Brincando de Viver

Em uma faculdade do interior de Pernambuco , estuda uma menina de nome curto, começando pela letra “E”. Essa menina gosta muito de brincar, e em quase todas as situações que ela se envolve, estão presentes as brincadeiras. Magrinha, com uma boa altura, pele morena, possui uma beleza suave e é muito inteligente. Trabalha no comércio local. Por motivo óbvio, seu comportamento profissional , certamente que toma uma direção diferente, não é como na faculdade, lá não há tantas brincadeiras , pelo menos é o que eu imagino. Eu estou sempre pedindo para que ela não brinque assim, leve as coisas a sério. Ela não concorda com a minha opinião. Meus conselho , até agora, não influem em nada nas suas atitudes. Esforço-me bastante, recorrendo a uma amiga religiosa, que estar interessada em uma mudança na postura da menina brincalhona. Quando eu encontro a minha amiga surge a Pergunta: "como vai a moça"? "Ela tá calma"? Eu respondo que ela vai bem, estar no caminho certo. E minha amiga, com aquele jeito de missionária, diz que está orando pela felicidade dela.

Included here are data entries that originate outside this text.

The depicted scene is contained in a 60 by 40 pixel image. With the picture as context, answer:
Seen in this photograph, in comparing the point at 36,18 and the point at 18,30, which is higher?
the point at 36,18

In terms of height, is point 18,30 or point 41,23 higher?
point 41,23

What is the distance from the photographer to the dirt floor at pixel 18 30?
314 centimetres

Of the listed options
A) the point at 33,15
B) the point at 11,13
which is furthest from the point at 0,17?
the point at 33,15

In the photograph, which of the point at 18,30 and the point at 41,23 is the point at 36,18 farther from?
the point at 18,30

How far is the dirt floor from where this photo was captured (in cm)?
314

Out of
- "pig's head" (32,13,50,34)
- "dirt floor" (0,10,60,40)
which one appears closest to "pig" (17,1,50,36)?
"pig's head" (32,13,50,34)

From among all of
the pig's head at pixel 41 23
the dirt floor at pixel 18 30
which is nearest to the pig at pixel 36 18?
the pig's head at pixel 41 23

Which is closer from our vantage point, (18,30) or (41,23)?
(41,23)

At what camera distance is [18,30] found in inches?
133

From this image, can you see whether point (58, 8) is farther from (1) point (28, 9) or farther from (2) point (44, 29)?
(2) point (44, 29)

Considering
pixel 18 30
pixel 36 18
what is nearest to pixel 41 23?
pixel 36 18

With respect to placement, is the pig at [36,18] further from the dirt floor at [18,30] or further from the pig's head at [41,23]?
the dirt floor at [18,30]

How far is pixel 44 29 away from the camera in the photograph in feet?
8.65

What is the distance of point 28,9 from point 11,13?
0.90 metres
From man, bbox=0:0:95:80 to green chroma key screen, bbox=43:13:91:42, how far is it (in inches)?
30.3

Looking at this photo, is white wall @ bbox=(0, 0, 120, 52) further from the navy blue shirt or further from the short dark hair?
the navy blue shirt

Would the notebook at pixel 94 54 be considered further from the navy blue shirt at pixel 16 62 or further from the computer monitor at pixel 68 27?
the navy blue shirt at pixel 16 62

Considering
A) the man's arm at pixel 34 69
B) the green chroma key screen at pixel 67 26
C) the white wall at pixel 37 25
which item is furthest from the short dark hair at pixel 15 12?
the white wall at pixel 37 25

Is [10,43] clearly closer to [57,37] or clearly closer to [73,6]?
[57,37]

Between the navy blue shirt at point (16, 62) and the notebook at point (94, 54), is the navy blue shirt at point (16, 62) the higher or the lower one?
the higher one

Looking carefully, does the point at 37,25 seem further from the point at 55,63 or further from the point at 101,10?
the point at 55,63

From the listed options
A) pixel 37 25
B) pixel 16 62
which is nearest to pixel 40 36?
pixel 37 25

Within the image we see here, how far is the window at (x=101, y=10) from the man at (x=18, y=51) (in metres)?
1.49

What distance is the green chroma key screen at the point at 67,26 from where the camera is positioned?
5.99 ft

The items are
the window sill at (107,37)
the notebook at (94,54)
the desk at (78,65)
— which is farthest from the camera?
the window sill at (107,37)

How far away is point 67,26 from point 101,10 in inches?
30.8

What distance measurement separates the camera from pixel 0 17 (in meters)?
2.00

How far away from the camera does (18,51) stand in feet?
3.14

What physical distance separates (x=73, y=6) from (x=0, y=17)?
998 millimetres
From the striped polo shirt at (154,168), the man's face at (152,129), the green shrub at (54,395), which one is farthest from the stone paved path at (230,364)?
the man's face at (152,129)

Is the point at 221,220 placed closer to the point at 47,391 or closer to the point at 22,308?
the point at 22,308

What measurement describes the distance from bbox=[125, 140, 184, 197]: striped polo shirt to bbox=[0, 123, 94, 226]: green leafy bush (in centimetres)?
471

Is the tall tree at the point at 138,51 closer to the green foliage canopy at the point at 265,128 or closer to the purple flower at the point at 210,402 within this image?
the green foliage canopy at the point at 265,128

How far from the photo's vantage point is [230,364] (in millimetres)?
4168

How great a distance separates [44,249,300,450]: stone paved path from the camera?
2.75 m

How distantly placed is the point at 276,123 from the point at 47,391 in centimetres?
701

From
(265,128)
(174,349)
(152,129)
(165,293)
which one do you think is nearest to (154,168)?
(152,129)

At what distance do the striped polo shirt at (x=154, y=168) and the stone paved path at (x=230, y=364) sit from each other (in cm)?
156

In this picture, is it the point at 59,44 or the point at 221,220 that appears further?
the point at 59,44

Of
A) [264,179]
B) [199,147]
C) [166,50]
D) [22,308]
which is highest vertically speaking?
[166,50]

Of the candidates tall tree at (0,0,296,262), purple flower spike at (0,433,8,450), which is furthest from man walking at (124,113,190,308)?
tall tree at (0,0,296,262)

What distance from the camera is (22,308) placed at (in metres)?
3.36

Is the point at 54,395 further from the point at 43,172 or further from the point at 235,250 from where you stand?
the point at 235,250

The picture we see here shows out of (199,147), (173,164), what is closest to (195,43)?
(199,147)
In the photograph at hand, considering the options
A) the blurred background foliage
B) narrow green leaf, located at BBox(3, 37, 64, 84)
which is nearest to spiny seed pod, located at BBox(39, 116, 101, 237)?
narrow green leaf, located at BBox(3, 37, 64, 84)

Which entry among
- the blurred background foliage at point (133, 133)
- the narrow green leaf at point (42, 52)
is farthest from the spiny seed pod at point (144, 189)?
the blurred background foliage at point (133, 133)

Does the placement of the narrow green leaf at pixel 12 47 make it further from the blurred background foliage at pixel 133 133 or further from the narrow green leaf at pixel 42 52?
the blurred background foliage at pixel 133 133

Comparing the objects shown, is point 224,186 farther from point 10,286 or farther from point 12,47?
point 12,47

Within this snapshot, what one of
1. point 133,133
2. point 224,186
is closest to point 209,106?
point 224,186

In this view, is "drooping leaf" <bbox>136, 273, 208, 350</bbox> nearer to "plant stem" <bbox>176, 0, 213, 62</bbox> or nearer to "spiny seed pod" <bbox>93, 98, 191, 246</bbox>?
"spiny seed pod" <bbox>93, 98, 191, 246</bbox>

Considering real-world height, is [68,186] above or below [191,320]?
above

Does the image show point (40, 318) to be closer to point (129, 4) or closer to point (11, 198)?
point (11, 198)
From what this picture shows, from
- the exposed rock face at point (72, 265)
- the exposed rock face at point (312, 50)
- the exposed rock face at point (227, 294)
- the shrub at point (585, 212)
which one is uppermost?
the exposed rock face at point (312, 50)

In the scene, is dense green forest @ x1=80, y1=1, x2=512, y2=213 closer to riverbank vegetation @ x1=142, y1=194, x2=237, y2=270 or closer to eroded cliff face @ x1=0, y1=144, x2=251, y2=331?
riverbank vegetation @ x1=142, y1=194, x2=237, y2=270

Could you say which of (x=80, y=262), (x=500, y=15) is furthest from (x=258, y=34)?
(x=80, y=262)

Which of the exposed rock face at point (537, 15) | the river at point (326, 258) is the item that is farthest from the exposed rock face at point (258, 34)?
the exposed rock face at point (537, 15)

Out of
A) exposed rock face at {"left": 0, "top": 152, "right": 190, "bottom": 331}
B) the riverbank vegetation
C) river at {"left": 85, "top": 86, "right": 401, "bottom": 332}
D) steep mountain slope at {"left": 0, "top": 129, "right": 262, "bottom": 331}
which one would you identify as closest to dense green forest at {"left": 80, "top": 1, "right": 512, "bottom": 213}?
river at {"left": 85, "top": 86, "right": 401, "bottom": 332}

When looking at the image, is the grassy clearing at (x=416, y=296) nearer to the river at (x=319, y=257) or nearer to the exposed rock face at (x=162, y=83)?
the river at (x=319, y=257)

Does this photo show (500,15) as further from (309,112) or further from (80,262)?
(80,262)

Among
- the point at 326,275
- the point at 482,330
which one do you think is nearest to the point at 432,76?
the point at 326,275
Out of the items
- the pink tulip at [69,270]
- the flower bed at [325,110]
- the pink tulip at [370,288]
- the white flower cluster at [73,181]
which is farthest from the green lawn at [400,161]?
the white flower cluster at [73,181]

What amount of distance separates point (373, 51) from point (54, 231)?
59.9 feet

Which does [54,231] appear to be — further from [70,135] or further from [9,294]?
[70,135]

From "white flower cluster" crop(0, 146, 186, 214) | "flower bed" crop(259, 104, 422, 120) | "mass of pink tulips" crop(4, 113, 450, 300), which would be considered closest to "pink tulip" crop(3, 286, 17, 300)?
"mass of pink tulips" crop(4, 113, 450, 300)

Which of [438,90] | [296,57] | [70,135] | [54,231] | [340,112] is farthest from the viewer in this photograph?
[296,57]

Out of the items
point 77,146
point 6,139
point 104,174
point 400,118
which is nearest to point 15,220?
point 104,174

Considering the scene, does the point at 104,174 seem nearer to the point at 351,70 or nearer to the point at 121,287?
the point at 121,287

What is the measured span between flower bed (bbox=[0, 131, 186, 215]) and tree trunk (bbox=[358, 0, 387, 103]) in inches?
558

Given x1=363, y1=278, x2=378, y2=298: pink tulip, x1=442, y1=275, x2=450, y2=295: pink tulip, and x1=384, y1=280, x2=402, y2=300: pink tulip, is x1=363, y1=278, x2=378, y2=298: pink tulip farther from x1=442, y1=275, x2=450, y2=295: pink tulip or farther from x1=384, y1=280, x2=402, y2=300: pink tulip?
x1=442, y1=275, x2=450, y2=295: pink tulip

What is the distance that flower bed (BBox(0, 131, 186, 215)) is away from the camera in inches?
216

Recentemente, tivemos um congresso na faculdade onde estudamos, e foram debatidos vários assuntos pertinentes ao conhecimento acadêmico; do estudo do latim à estética surrealista; da intertextualidade na literatura erudita aos preocupantes problemas atuais. No nosso grupo, de três componentes, a menina que brinca, era uma espécie de incógnita. Como será sua apresentação? - nos perguntávamos, eu e o outro componente. O tema da nossa apresentação era: cotas raciais. Pesquisamos muito, nos livros, nas revistas de circulação nacional e na internet. Elaboramos um programa que tratava da situação histórica do povo afrodescendente em terras brasileiras, e com muita propriedade defendemos a miscigenação, que na visão de Gilberto Freyre é a nossa maior virtude.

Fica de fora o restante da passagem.